After this event, I kept an eye on the Kearny Street webpage and then applied the following spring for the 2004 APAture. That work, a humor essay about the hit and misses in my (non) dating life, was eventually accepted into festival. It was my first time reading my writing in a non-academic setting—I can recall the festival was an all-day extravaganza of literary readings, film, and musical performances in the cavernous SOMArts Center.

This festival was another first for me: it was the first time I identified or was partaking in an event as an “Asian American” writer. As a person of mixed Asian heritage, I had long grappled with the subject matter I approached in my writing, in addition to having difficulty seeing myself as Asian. I was either absorbed entirely with generating work about my Japanese-American family or I was avoiding it, staunchly. Kearny Street Workshop and APAture allowed me to be a writer within a community—and it was due to this, this very offering of a community, that I managed an acceptance of myself as Asian as well as continuing to develop my craft as a writer. And that was a pretty tall order to fill.

For the past six years, I have taken several writing workshops with Kearny Street and attended a slew of KSW programming. In my swamped life as a public school teacher, it is Kearny Street that keeps me composing. What makes APAture so unusual as an event is that it binds artists to an organization, an organization that we often remained involved with for years after our initial participation. Now, it is my second year reading submissions for the APAture Literary Night. We on the Literary Committee are anticipating a surprising and winning state of affairs this Saturday evening at the very swanky Hotel Rex (which is apparently a literary themed hotel) in Union Square—right off of the BART line and with a splendid people-watching-stroll to boot. We’re also excited to hear new work from featured artist Aimee Suzara, who has been part of KSW as a workshop teacher and APAture 2008 literary artist.

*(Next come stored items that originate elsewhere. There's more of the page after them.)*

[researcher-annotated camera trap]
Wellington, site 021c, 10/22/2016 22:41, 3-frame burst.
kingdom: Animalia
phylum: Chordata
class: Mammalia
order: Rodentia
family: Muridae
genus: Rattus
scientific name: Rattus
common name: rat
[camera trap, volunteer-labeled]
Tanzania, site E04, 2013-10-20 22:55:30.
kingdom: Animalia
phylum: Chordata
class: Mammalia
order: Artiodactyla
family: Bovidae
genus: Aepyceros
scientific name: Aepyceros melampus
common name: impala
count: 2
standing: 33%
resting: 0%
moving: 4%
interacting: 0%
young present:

In reading the submissions this year, we loved Jennifer Cheng’s mercurial prose poems in which characters are half-hidden in shadows. In Cheng’s work, water and fragrant plants are pervasive, lonely elements inserted into languid sentences. Yasmine Gomez and Linda Park are two writers with spunky punch and verve—they will be reading non-fiction that slyly dismantles the process of home hunting in the San Francisco Bay Area and the pathos of anti-depressants. I am thrilled, as well, to see two writers from the KSW-sponsored Intergenerational Writers Lab, Kenji Liu and Mai Doan, read their image-laden, finely wrought poems. I saw both writers perform recently at the Asian Pacific American-Latino Poetry Night at Oakland’s The Nest—I was quite enraptured with both writers’ humor and their interwoven narratives of immigration and teenager-dom.

And, well, shoot, nothing gets me more than reading a well-placed Ranch 99 reference.

See you at the Hotel Rex, Saturday September 19th, 7-9pm, yeah?